The FCC recently raised a record $19 billion in an auction for rights to the nation's airwaves. While this sounds like another successful commission auction, it was not.
The rules written by the FCC Chairman, Kevin Martin, failed to achieve what previous auctions have: increased competition in the wireless industry. Rather, the results of this auction are that the nation's two biggest wireless companies—AT&T and Verizon, with half the current mobile phone market between them—purchased more than two-thirds of all the spectrum rights sold. That outcome will decrease competition going forward.
According to the FCC, the wireless licenses sold in the auction will provide the foundation for introducing new technologies—capable of providing broadband, video, gaming and other bandwidth-intensive services—for at least the next 10 years. That's why a broad range of firms lobbied the FCC to write rules favorable to them.
Verizon wanted large spectrum blocks and a blind auction with hidden bidder identities. AT&T advocated for experimental rules to allow nationwide bids. Google, which was never believed to be serious about winning spectrum itself, sought rules that would allow any comer to use the networks built by the auction winners.
Midsize and rural telecommunications firms, as well as cable companies, wanted the auction to include more licenses with smaller geographic coverage that would allow them to bid and compete with entrenched incumbents in individual markets, instead of being forced to buy multi-state or national licenses.

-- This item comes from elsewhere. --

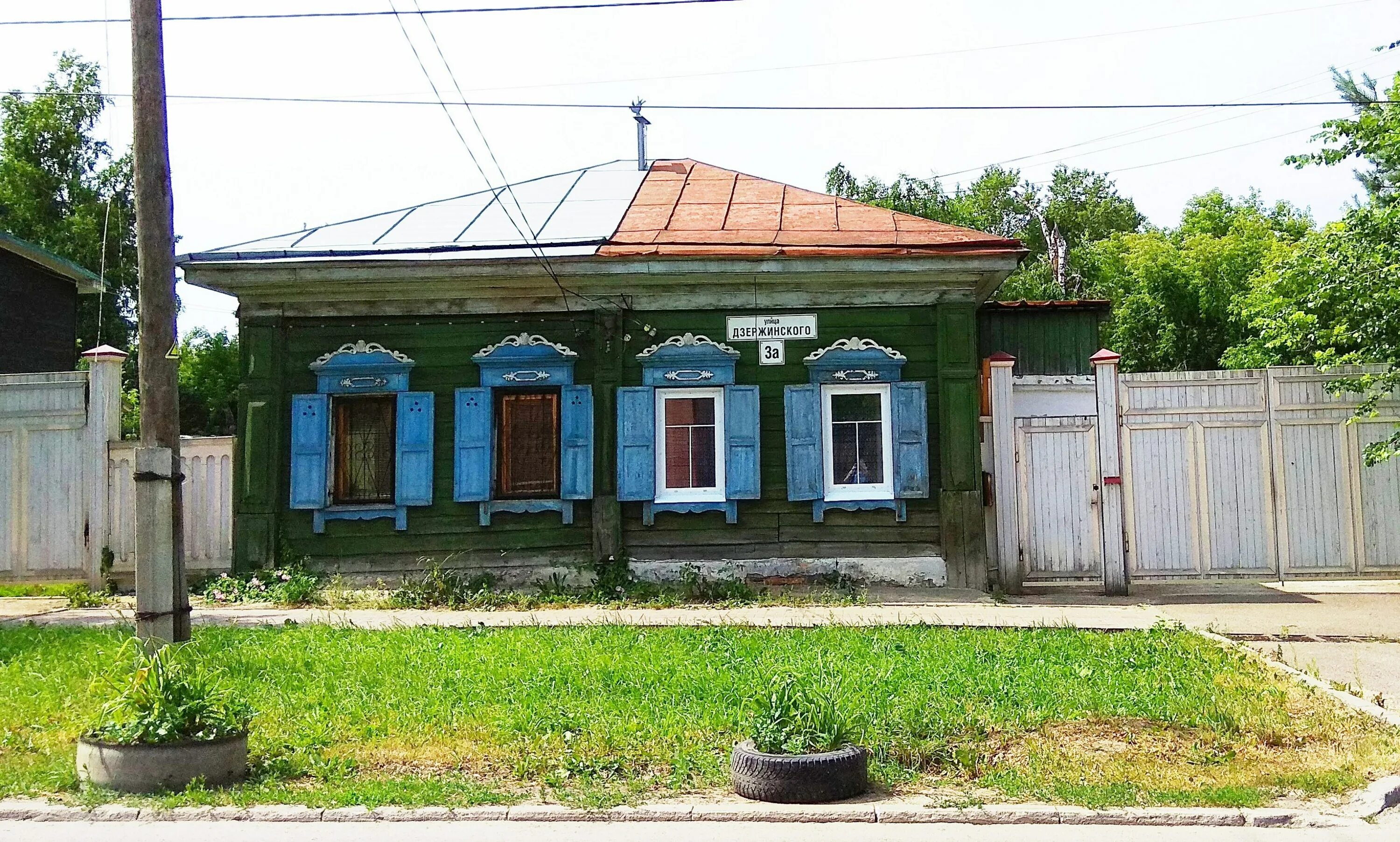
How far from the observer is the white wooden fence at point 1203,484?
11.2 metres

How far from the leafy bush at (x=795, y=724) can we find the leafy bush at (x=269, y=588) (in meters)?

Last summer, Chairman Martin stated that spurring competition was one of his goals for this auction. But instead of the promised pro-competitive rules, he implemented a political compromise that favored select firms even before the auction began.
He chose to honor Verizon, AT&T and Google's requests, but ignore the other entrants and smaller incumbents that could have provided additional competition. In the end, FCC rules allowed the nation's two dominant wireless phone companies to advance their market position and starve smaller and newer wireless players of spectrum, which is essential to compete in this industry. This means that consumers won't benefit from the competitive pressures that new entrants would have brought, including price wars and the introduction of cutting-edge devices.

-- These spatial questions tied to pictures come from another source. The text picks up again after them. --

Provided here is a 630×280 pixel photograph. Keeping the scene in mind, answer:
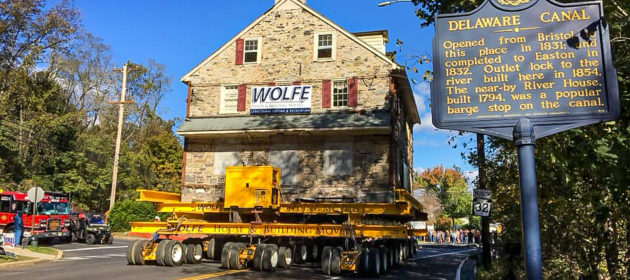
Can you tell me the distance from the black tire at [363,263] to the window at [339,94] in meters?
10.5

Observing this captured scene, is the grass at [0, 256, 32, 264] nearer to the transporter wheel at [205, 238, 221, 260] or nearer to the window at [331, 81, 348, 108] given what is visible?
the transporter wheel at [205, 238, 221, 260]

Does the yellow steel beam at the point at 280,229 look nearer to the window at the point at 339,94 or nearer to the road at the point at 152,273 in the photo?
the road at the point at 152,273

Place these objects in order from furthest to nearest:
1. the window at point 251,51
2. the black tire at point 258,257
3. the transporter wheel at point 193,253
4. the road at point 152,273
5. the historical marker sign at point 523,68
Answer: the window at point 251,51 < the transporter wheel at point 193,253 < the black tire at point 258,257 < the road at point 152,273 < the historical marker sign at point 523,68

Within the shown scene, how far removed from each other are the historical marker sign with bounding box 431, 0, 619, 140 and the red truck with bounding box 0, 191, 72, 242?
24749 mm

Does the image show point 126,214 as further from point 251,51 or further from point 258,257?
point 258,257

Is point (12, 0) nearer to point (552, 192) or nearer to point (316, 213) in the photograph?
point (316, 213)

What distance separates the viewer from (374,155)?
22.7 meters

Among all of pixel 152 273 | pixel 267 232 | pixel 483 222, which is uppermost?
pixel 483 222

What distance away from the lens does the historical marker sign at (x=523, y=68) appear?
5148 millimetres

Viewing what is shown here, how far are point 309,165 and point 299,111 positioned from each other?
279cm

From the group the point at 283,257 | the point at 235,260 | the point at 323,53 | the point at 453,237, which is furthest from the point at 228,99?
the point at 453,237

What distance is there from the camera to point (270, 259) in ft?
51.0

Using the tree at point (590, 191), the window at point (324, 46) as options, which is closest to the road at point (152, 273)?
the tree at point (590, 191)

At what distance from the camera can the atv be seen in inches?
1088
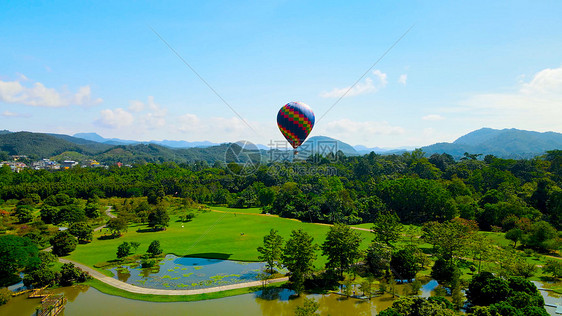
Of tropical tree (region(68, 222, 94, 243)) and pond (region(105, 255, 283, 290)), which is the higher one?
tropical tree (region(68, 222, 94, 243))

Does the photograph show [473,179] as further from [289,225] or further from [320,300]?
[320,300]

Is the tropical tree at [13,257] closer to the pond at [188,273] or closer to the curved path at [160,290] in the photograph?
the curved path at [160,290]

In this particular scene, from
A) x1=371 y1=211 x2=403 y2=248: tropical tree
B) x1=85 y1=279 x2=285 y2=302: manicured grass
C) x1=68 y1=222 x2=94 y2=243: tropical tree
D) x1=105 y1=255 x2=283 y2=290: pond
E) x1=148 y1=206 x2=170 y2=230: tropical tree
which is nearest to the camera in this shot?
x1=85 y1=279 x2=285 y2=302: manicured grass

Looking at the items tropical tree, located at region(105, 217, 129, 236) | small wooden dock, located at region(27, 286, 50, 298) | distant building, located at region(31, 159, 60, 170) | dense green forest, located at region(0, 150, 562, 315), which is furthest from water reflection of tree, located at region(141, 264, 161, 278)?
distant building, located at region(31, 159, 60, 170)

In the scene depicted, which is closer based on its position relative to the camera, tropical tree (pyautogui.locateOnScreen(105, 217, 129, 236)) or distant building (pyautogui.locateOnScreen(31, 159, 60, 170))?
tropical tree (pyautogui.locateOnScreen(105, 217, 129, 236))

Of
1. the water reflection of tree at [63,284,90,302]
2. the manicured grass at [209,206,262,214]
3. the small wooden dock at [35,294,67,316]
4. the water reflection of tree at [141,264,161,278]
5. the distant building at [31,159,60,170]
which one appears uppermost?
the distant building at [31,159,60,170]

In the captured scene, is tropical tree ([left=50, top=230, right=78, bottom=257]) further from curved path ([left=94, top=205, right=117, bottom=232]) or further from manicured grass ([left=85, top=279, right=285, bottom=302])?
curved path ([left=94, top=205, right=117, bottom=232])

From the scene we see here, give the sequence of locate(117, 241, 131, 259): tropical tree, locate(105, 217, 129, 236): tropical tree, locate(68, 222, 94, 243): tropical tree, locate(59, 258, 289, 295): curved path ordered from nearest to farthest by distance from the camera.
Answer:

Proving that the past may indeed be prologue, the lasting effect of this auction will be the establishment of a next-generation wireless broadband market likely dominated by two familiar giants—AT&T and Verizon—with numerous smaller spectrum-constrained players unable to provide truly competitive alternatives.
Competition in the mobile phone industry is robust, with the U.S. leading the world in the usage of mobile phones by each subscriber, but the prospects for the mobile broadband future are not so rosy. With 85% of the auction revenues paid by Verizon and AT&T, they must now be considered the prohibitive favorites to dominate mobile broadband, largely to the exclusion of other competitors.
This is in stark contrast to the outcome of the FCC's earliest auctions, introduced as pro-market reforms that effectively increased competition in the wireless marketplace. In the mid-1990s, when faced with the task of distributing the last mother lode of new frequencies, the FCC used auctions to allow entrants to break open the then two-firm dominance in every U.S. city.
The predominant carriers in 1995 that gave up market share to those new entrants were the predecessors to today's AT&T and Verizon.
The frequencies that were distributed in this latest auction are often referred to as the U.S.'s Digital Dividend because they represent a bonus—channels 52 to 69, which will soon no longer be needed for over-the-air TV as the country transitions to all-digital broadcasts next February. Unlike other frequencies available for mobile communications, these former TV channels penetrate buildings well and have the added benefit of using battery power more efficiently.
For those technical reasons, these frequencies should have been fashioned for new entrants eager to break into the wireless marketplace. Instead, they were shut out. Firms that would willingly set up shop in rural America were priced out of the market because so few frequencies were made available in licenses that only covered smaller communities. More broadly, by purchasing the lion's share of the available bandwidth, the largest wireless incumbents have reduced the benefits that competition would bring—including new services and lower prices.
All said, the latest FCC auction is an inglorious end to what has been a bright spot in government regulatory policy. Auctions have been an effective way to distribute spectrum licenses to build a competitive wireless industry and at the same time generate a fair return to the public. Returning the wireless industry to the same firms that dominated the cellular market before the first FCC auctions will be one of Chairman Martin's sad legacies.
Bazelon is a principal with The Brattle Group. He has worked with cable companies in FCC auctions and represented Cox Communications in the recently concluded spectrum auction.